*DATA BLOCK*:

⁂

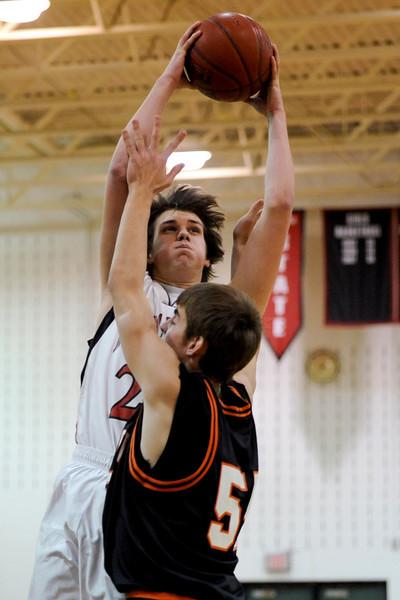 Middletown Knights at Linganore Lancers Basketball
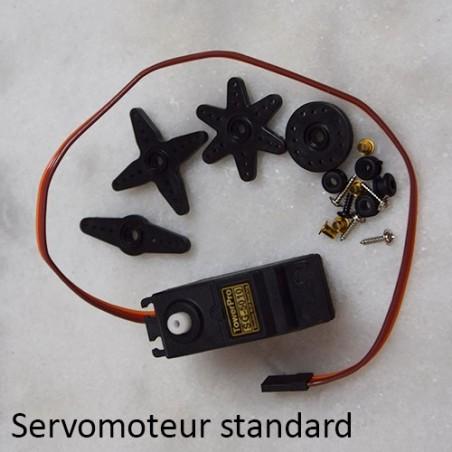 Servomoteur standard avec ses accessoires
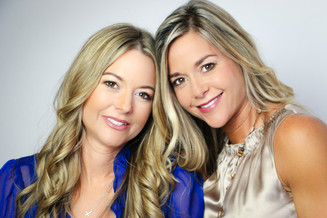 Identical Twin Interior Designers Become Editors of SA Monthly Magazine!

⁂

*YOUR TASK*: Return the full listing above exactly as written, and omit the pictures.

*YOUR RESPONSE*:
 Middletown Knights at Linganore Lancers Basketball
 Servomoteur standard avec ses accessoires
 Identical Twin Interior Designers Become Editors of SA Monthly Magazine!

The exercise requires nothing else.